When I was in high school, I went to a show billed as the one of the final The Get Up Kids shows. It seemed so surreal, like the end of an era: The Get Up Kids were such an integral part of the '90s emo scene (you remember that, of course–the kids in sweaters and glasses before that look was cool) and kept going strong for about ten years and then broke up in 2005.
Usually I get a little annoyed when bands break up and then get back together. It's one of those things that's as predictable as an encore at a concert, but not as thrilling. With The Get Up Kids, however, this mild hesitation evaporated as soon as I heard their new album, There Are Rules. This is largely because this album sounds like a completely new band, and the result is simultaneously exhilarating, intriguing, and frustrating to the listener.
When bands try to break their own mold, it's always interesting to see what happens along the way. A band finding its footing in new territory can range anywhere to a total catastrophe (i.e., the Alkaline Trio's Crimson) to fun and interesting (for example, the entire Clash discography). There Are Rules is no different, bouncing all over the place to pay homage to the band's multiple influences, from what seems to be the Cure to the Cars to the Smashing Pumpkins. The album is uncharacteristically gritty, characteristically laden with depressing lyrics, and unambiguously hard to keep up with. It is not at all consistent with their past releases (or consistent at all, really), so any listener trying to find scraps of the old The Get Up Kids in this album will be disappointed. Regrettably, the same holds true for any listener trying to find scraps of unified sounds and styles. If you're looking for an album with a shred of cohesion, this is not it.
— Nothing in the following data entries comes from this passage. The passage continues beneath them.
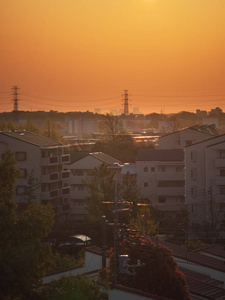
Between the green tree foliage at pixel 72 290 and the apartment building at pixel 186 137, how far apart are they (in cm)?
2293

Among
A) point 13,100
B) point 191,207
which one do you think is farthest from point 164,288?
point 13,100

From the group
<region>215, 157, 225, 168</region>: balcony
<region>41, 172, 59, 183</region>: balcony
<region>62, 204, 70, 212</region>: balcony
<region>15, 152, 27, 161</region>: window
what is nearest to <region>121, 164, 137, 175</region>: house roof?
<region>62, 204, 70, 212</region>: balcony

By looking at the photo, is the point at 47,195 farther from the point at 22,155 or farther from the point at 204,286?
the point at 204,286

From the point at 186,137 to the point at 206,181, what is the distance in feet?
28.9

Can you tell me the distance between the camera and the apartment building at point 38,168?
2247cm

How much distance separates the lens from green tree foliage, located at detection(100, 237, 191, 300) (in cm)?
845

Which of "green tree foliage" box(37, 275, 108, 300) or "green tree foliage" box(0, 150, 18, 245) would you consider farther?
"green tree foliage" box(0, 150, 18, 245)

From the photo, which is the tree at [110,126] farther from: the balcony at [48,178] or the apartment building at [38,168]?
the balcony at [48,178]

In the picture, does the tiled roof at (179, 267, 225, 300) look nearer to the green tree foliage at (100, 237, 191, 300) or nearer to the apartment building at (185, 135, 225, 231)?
the green tree foliage at (100, 237, 191, 300)

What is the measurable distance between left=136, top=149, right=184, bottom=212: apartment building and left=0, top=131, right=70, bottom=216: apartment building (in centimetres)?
408

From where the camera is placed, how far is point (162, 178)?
24703 millimetres

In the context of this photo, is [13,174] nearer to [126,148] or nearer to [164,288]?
[164,288]

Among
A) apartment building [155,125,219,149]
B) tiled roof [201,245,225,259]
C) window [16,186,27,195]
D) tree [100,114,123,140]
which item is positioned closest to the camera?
tiled roof [201,245,225,259]

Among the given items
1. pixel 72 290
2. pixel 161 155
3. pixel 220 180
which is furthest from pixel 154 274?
pixel 161 155
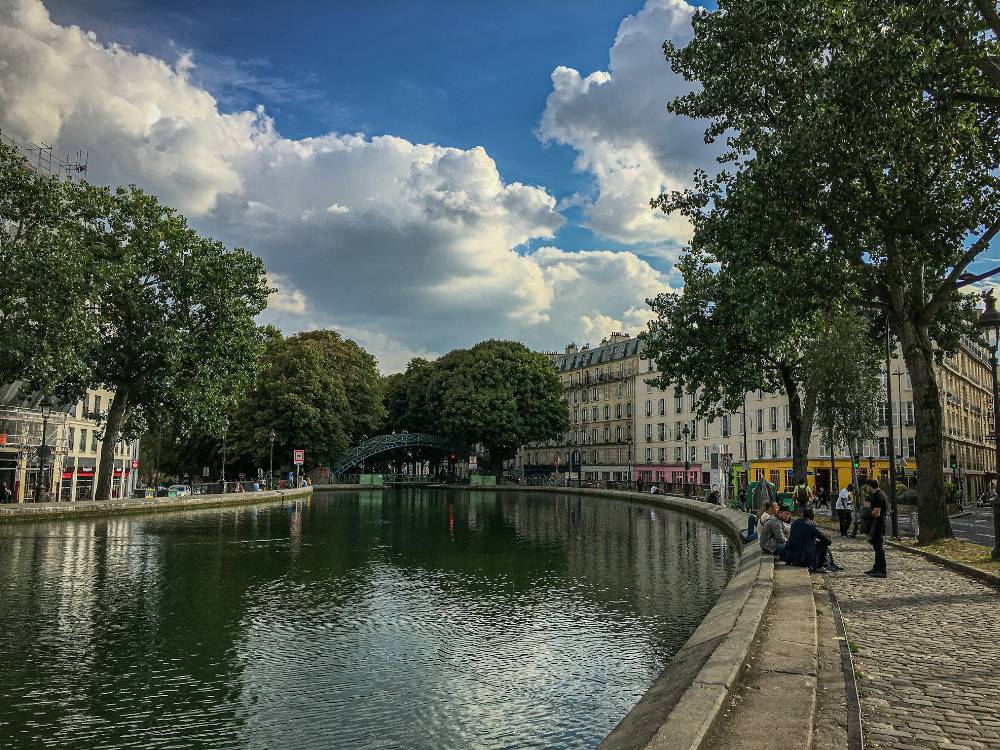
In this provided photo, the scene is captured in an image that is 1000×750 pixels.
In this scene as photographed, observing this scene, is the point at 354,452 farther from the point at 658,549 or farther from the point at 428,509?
the point at 658,549

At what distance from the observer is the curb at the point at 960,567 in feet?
45.8

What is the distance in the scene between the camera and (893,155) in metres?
20.0

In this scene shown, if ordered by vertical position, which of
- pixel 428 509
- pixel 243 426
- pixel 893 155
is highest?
pixel 893 155

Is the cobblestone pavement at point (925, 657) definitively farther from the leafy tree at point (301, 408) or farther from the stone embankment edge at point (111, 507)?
the leafy tree at point (301, 408)

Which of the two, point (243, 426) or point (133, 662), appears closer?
point (133, 662)

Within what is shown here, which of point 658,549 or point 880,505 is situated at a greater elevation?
point 880,505

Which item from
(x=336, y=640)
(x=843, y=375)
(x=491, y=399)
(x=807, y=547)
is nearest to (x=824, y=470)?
(x=843, y=375)

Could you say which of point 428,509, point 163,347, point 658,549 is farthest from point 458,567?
point 428,509

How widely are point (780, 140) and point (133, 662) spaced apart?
19223 mm

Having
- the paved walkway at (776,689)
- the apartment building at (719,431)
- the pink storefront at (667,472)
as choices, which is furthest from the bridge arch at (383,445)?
the paved walkway at (776,689)

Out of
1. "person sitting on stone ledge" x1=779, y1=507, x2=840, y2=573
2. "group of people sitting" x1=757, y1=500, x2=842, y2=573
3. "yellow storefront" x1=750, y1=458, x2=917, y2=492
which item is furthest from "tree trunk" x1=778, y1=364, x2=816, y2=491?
"yellow storefront" x1=750, y1=458, x2=917, y2=492

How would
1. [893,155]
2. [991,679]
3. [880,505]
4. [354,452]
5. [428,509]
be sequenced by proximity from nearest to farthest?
[991,679] → [880,505] → [893,155] → [428,509] → [354,452]

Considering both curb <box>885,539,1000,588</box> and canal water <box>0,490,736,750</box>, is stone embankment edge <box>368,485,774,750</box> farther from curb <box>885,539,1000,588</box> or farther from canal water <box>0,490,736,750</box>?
curb <box>885,539,1000,588</box>

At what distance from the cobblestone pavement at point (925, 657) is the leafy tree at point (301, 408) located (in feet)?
219
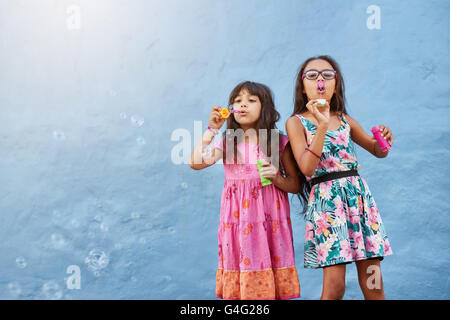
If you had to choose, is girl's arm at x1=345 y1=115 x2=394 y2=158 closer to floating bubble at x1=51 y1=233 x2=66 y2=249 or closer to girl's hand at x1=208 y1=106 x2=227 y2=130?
girl's hand at x1=208 y1=106 x2=227 y2=130

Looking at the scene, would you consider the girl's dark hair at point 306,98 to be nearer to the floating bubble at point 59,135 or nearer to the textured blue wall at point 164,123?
the textured blue wall at point 164,123

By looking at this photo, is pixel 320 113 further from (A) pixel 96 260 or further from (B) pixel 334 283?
(A) pixel 96 260

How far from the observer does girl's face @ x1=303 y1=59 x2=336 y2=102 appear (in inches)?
75.2

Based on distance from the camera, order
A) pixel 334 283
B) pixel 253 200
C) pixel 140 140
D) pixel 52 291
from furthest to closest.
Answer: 1. pixel 140 140
2. pixel 52 291
3. pixel 253 200
4. pixel 334 283

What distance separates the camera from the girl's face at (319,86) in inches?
75.2

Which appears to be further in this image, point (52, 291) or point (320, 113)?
point (52, 291)

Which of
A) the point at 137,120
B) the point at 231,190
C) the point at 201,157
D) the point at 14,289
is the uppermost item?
the point at 137,120

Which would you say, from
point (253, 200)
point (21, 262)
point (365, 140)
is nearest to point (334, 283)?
point (253, 200)

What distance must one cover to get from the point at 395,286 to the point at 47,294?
6.29 feet

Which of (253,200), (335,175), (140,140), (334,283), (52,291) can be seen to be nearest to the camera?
(334,283)

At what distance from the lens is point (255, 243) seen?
1895 mm

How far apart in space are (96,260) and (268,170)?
1.52 m

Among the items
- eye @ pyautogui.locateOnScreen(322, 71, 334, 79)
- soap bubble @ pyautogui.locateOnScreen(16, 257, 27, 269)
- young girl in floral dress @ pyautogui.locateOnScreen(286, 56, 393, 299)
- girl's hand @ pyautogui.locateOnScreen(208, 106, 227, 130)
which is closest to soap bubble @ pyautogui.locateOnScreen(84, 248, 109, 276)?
soap bubble @ pyautogui.locateOnScreen(16, 257, 27, 269)

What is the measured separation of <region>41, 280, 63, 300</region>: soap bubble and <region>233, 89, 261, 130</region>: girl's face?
1620 mm
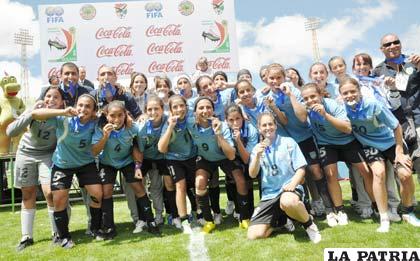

Matt Pryor's voice was once a signature of this band- truly a distinction that set them apart from other bands of their generation. Instead of the passionate, pleading vocals of albums like Something to Write Home About and Four Minute
Mile, this is a release where Matt Pryor sounds distorted, far away, and even uninterested. The only track where he sounds powerful and engaged in what he's singing is on the track "Keith Case," but it's not clear whether he sounds that way because he's genuinely dedicated to the song or if he's trying to wail over the persistent bass line, amplified egregiously and laid, irritatingly enough, right over the vocals. "Rally 'Round the Fool," while sung in a woefully and communicates defeat and hints of their older work, still can't escape the eerie, bitter taste of The Smiths.
After all this, it's "Shatter Your Lung" that takes the prize in the category of the most out of place song on the album (a lofty goal for a release that sounds largely out of place to begin with): instrumentally as well as vocally, it sounds like it was lifted almost directly from a Vampire Weekend demo on someone's found external hard drive. The divergent instrumentals are also worth noting. Tracks like "Pararelevant" give its listener a tempting taste of a song that should be exploding into a powerful wall of music and what has potential to be the album's most commanding track; what happens instead is less climactic: an introduction that dreams are made of, and then a song that winds up being bewilderingly tedious with relentless, unchanging drum and guitar lines. This is a theme consistent throughout the album: strong and intriguing in the intro, sleepy everywhere else.
At the risk of being naive, it is refreshing after listening to such a nomadic album to realize that, hopefully, this is one stop along a bigger journey for The Get Up Kids, a step towards a more defined style that will be the departure they're clearly striving for from their previously established reputation. What's the next stop on this adventure? Is it a more resolute sound? A less erratic collection of songs seemingly thrown together at random for 42 minutes? Let's hope so. If not, it could be the difference between The Get Up Kids getting up or falling down.